People with disabilities can contribute their skills and abilities to the economy and society. The cost of claims on public social security and occupational benefit schemes can be reduced if employees with disabilities are retained at work.
The main reason to disclose a disability is to request a reasonable accommodation. A reasonable accommodation can allow an employee with a disability to do the job.
Defining persons with disabilities under the Act
Only people who satisfy all the criteria in the definition:
(i) long-term or recurring;
(ii) having a physical or mental impairment;
(iii) which substantially limits,
are considered as persons with disabilities.
Long-term or recurring
(i) Long-term means the impairment has lasted or is likely to persist for at least twelve months. A short-term or temporary illness or injury is not an impairment which gives rise to a disability.
(ii) A recurring impairment is one that is likely to happen again and to be substantially limiting (see below). It includes a constant underlying condition, even if its effects on a person fluctuate.
(iii) Progressive conditions are those that are likely to develop or change or recur. People living with progressive conditions or illnesses are considered as people with disabilities once the impairment starts to be substantially limiting. Progressive or recurring conditions which have no overt symptoms or which do not substantially limit a person are not disabilities.
Impairment
(i) An impairment may be physical or mental.
(ii) ‘Physical’ impairment means a partial or total loss of a bodily function or part of the body. It includes sensory impairments such as being deaf, hearing impaired, or visually impaired and any combination of physical or mental impairments.

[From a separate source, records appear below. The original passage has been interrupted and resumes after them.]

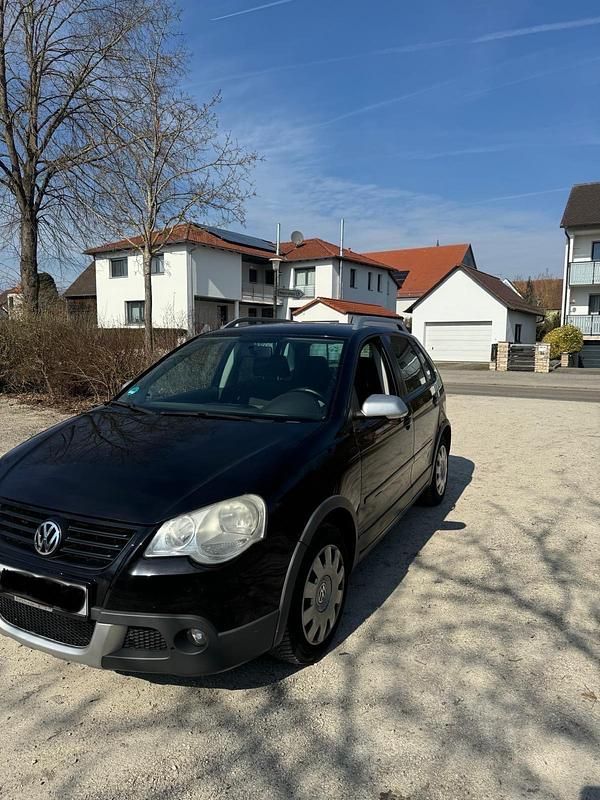 Gebraucht VW Polo Cross 80 PS (58 kW) 2007 Schwarz Kleinwagen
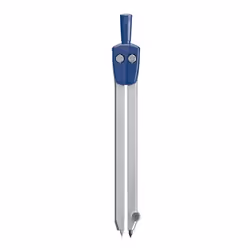 Maped 197513 compas à secteur Bleu, Argent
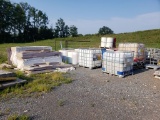 Concrete Forms, Pallet Racking, Steel, Rebar, Tires, Etc.  (Lot)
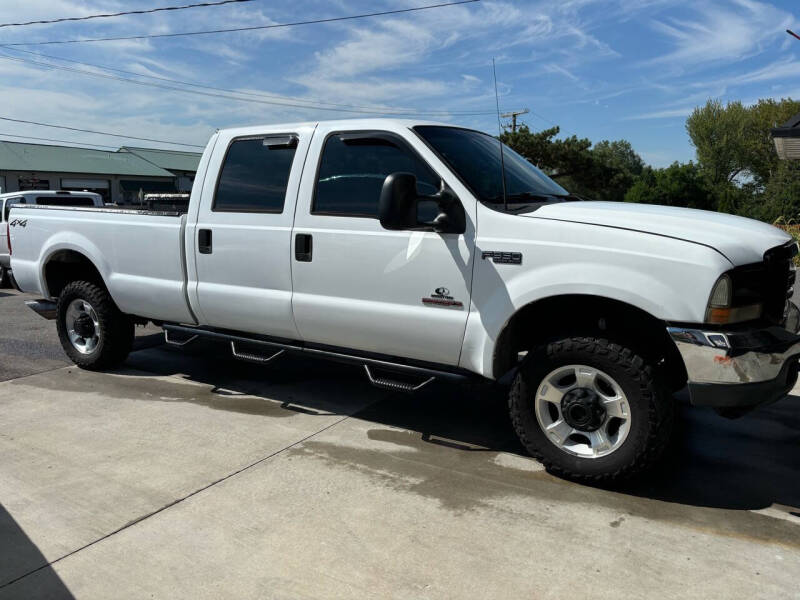 2003 Ford F-350 Super Duty for sale at J-N-C Auto Sales in Lockport IL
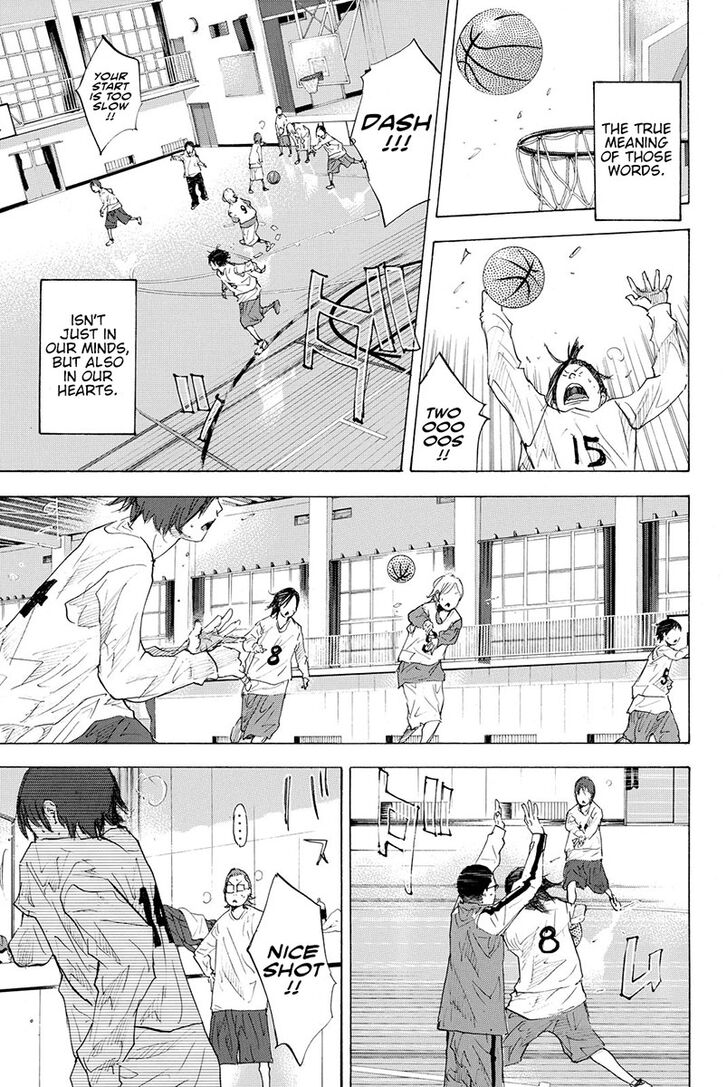 Read Ahiru no Sora Manga Online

(iii) ‘Mental’ impairment means a clinically recognised condition or illness that affects a person’s thought processes, judgment or emotions.
Substantially limiting
(i) An impairment is substantially limiting if, in the absence of reasonable accommodation by the employer, a person would be either totally unable to do a job or would be significantly limited in doing the job.
(ii) Some impairments are so easily controlled, corrected or lessened, that they have no limiting effects. For example, a person who wears spectacles or contact lenses does not have a disability unless even with spectacles or contact lenses the person’s vision is substantially impaired.
(iii) An assessment whether the effects of impairment are substantially limiting must consider if medical treatment or other devices would control or correct the impairment so that its adverse effects are prevented or removed.
(iv) For reasons of public policy certain conditions or impairments may not be considered disabilities.